[Chart comprehension data]
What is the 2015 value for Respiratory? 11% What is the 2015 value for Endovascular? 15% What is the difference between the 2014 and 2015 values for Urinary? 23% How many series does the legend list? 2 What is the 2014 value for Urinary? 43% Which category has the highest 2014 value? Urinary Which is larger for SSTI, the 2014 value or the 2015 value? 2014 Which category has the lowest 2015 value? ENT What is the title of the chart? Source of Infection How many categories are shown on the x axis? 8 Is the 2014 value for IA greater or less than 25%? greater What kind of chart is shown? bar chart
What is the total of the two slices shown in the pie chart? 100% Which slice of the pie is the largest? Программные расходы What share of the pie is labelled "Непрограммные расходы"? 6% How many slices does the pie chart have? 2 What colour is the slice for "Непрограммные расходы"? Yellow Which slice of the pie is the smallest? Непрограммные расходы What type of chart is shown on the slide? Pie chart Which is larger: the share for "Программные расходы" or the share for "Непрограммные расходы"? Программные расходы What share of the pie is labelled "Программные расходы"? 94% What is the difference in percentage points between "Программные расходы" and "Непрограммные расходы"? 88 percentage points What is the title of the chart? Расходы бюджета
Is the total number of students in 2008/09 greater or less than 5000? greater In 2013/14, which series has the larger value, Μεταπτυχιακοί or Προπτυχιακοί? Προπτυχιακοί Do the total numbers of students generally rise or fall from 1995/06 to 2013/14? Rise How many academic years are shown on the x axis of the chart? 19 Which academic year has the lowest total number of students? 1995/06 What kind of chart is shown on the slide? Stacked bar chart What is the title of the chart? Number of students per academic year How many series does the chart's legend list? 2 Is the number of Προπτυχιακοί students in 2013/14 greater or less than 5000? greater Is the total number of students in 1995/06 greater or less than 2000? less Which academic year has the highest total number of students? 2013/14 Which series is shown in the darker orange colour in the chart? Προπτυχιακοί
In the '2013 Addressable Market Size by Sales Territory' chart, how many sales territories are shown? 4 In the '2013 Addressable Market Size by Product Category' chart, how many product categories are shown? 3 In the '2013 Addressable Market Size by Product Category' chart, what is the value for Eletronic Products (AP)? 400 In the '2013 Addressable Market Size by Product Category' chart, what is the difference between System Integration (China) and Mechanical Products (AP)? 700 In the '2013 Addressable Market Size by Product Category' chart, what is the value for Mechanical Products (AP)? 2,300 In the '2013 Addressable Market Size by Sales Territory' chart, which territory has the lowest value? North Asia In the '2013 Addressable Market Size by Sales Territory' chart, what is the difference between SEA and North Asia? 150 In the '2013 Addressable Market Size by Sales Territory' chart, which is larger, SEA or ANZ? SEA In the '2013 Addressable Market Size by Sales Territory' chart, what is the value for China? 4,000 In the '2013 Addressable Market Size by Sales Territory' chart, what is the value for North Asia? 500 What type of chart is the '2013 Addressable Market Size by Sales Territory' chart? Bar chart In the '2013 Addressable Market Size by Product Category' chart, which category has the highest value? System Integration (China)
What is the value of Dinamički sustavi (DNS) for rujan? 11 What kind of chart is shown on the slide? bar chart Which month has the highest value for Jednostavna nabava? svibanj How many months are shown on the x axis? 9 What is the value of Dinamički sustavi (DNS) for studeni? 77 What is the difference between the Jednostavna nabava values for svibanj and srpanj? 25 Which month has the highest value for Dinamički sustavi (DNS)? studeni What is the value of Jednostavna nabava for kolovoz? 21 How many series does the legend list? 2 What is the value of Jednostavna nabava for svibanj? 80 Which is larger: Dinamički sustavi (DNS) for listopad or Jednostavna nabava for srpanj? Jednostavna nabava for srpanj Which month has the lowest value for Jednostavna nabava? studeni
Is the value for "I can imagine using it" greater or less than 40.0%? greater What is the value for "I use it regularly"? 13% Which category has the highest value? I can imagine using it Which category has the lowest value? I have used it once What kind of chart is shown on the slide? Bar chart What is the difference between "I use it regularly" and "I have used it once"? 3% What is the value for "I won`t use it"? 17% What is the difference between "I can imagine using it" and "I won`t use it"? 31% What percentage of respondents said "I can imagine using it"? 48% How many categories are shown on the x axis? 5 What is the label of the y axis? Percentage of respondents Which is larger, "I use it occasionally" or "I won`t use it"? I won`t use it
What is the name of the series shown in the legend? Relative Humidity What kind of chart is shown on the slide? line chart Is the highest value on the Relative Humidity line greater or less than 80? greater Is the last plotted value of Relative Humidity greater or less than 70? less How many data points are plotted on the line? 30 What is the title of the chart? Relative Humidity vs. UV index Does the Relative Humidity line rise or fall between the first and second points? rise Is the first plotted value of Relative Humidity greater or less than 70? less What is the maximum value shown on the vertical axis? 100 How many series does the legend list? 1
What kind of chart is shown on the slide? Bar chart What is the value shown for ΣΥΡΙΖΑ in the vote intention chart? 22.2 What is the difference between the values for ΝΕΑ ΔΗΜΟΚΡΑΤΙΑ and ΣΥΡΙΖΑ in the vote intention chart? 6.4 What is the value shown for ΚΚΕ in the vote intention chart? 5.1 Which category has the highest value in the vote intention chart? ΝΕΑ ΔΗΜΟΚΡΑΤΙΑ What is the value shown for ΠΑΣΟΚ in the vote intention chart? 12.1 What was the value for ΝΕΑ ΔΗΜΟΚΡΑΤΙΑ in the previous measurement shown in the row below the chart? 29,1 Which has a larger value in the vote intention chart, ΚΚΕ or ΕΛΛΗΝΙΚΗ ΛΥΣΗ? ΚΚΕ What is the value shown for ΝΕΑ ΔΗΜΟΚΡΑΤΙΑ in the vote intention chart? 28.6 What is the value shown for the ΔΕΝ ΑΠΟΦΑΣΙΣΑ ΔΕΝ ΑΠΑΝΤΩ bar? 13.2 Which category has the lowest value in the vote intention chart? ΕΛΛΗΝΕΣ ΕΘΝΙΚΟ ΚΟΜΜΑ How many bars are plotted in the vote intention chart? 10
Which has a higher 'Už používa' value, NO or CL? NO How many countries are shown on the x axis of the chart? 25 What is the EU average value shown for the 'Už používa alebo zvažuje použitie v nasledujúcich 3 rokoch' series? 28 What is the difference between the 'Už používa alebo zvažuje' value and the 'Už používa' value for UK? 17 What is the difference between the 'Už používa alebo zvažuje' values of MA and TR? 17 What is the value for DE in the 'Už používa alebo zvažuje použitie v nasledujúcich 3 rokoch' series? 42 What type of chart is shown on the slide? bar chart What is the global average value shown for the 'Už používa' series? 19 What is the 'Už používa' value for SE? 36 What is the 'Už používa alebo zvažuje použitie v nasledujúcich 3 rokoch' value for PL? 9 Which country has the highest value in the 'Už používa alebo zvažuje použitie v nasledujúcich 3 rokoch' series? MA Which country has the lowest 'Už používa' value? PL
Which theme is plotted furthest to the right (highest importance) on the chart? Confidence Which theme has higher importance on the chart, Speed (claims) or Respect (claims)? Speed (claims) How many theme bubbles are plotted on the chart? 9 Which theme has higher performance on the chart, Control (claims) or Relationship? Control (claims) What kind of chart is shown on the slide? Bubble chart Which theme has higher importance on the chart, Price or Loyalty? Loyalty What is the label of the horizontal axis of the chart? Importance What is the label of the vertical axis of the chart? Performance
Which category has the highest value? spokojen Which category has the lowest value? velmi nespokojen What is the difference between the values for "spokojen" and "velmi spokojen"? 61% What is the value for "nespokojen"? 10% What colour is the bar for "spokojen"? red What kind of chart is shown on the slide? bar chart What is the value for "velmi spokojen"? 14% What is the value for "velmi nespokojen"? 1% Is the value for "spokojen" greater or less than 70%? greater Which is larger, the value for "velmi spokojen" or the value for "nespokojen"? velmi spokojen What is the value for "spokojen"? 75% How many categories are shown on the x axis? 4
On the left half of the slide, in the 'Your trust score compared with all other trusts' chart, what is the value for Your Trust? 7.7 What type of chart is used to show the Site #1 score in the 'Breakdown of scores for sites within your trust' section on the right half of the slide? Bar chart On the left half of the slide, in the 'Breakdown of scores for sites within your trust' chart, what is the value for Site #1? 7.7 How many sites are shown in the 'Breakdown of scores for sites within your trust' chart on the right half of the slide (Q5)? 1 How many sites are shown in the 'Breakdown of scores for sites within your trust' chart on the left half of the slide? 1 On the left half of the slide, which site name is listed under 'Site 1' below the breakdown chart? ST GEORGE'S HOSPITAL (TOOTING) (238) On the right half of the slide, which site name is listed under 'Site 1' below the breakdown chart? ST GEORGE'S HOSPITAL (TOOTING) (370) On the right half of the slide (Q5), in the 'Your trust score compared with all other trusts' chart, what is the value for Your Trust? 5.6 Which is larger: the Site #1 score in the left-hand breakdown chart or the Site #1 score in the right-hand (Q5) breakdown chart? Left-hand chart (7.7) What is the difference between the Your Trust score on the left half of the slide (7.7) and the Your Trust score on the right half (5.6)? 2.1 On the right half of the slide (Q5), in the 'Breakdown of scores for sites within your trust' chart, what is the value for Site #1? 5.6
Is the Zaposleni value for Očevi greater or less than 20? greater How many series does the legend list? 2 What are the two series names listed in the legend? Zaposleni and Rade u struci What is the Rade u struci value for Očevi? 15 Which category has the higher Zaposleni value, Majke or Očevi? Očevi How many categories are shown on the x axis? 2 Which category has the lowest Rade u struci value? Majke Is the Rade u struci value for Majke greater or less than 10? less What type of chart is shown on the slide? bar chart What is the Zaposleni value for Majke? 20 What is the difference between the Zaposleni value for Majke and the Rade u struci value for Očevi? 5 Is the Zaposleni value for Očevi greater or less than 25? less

▶ [Task description] Please copy out everything from the start of the data down to and including the line that contains "What is the total".

▶ [Result of the task]
What is the 2015 value for Respiratory? 11% What is the 2015 value for Endovascular? 15% What is the difference between the 2014 and 2015 values for Urinary? 23% How many series does the legend list? 2 What is the 2014 value for Urinary? 43% Which category has the highest 2014 value? Urinary Which is larger for SSTI, the 2014 value or the 2015 value? 2014 Which category has the lowest 2015 value? ENT What is the title of the chart? Source of Infection How many categories are shown on the x axis? 8 Is the 2014 value for IA greater or less than 25%? greater What kind of chart is shown? bar chart
What is the total of the two slices shown in the pie chart? 100% Which slice of the pie is the largest? Программные расходы What share of the pie is labelled "Непрограммные расходы"? 6% How many slices does the pie chart have? 2 What colour is the slice for "Непрограммные расходы"? Yellow Which slice of the pie is the smallest? Непрограммные расходы What type of chart is shown on the slide? Pie chart Which is larger: the share for "Программные расходы" or the share for "Непрограммные расходы"? Программные расходы What share of the pie is labelled "Программные расходы"? 94% What is the difference in percentage points between "Программные расходы" and "Непрограммные расходы"? 88 percentage points What is the title of the chart? Расходы бюджета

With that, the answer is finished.